TEXT EXTRACT:
++++

$100 Trillion Climate Change or $20 to 50 Billion Climate Control

There are many dire warnings that Climate Change will melt the ice caps, cause a rise of 4 to 6 feet or more in sea level and cause more severe weather (like the $42 billion in damage from Hurricane Sandy) over the next 60-200 years.

I am reminded of scene from the first Austin Powers movie. People are screaming stop but actually taking control of the climate is not that costly. It also seems relatively easy to take control of the climate. One important thing to remember is that all of the concern about climate change is from natural or side-effect release of emissions from human activity (coal plants, cars, industry). So humans are probably contributing to climate change so why not allow humans to control climate entirely. Why is only OK to allow carbon and soot emitters to keep doing that for hundreds of years but not OK to actually counter act or remove those emissions at low cost ? The only “acceptable” solution is to stop the emitters or shift from the emitters over the course of many decades at costs of over $100 billion per year. A $10 trillion “solution” over 100 years or allow the possible damage to occur at a cost of $100 trillion.

Scene from Austin Powers where a security guard henchmen screams stop several times, instead of getting out of the way

Caveats – there is still a lot of uncertainty about climate change. So a more cotrecy picture could be Lawrence of Arabia looking out into the desert. He could be looking at a mirage or it could be a real threat. It is so far away and the picturr is do hazy that it us tough to get a good read on it. However Austin Powers is funnier than Lawrence of Arabia. Also there are likely better ways to control climate and weather. J Storrs Hall described a system for using tiny heliostats that could easily be done with early moleculsr nanotech. There are also proposals for artificial trees to control ehat us on the atmosphere. The point is that cheap climate control would take any reallt bad case climate scenario off the table.

++++

WORK INSTRUCTIONS: Decide whether each statement below agrees with the text on climate control. For each, answer yes or no and quote the deciding words of the text. 1. Hurricane Sandy caused $42 billion in damage. 2. Stopping or shifting away from the emitters would cost less than $10 billion per year. 3. The text holds that there is little uncertainty about climate change.

DATASET SECTION:
++++

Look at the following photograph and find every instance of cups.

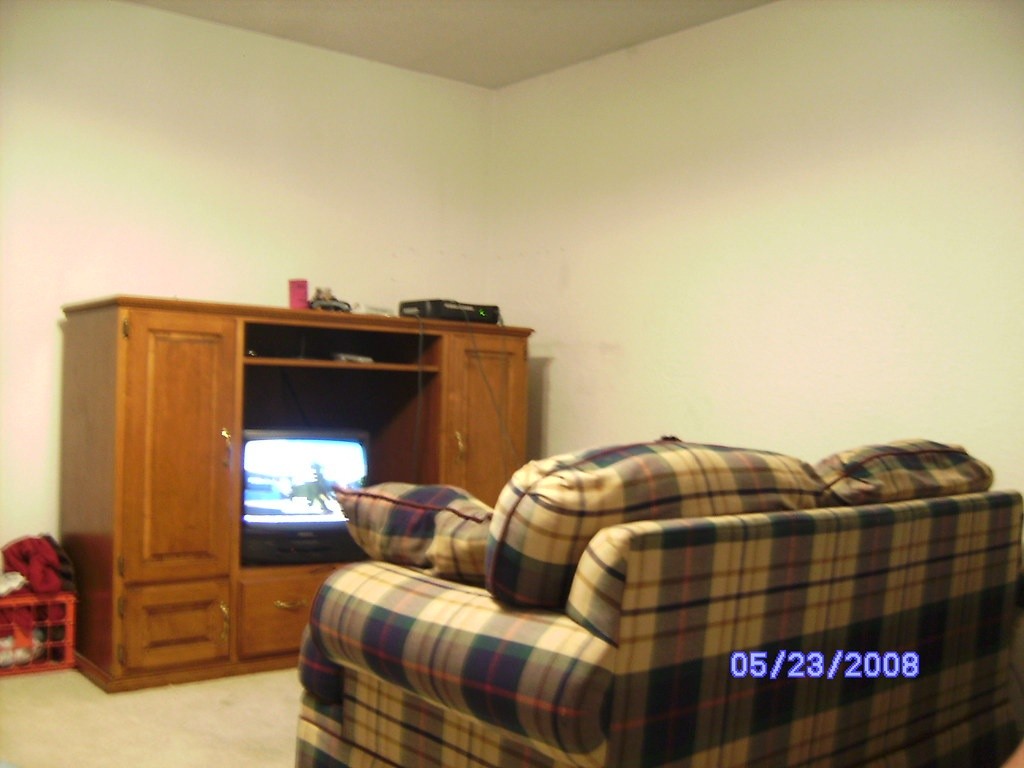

++++

PROBLEM SOLUTION:
1. Yes: "like the $42 billion in damage from Hurricane Sandy"
2. No: "at costs of over $100 billion per year"
3. No: "there is still a lot of uncertainty about climate change"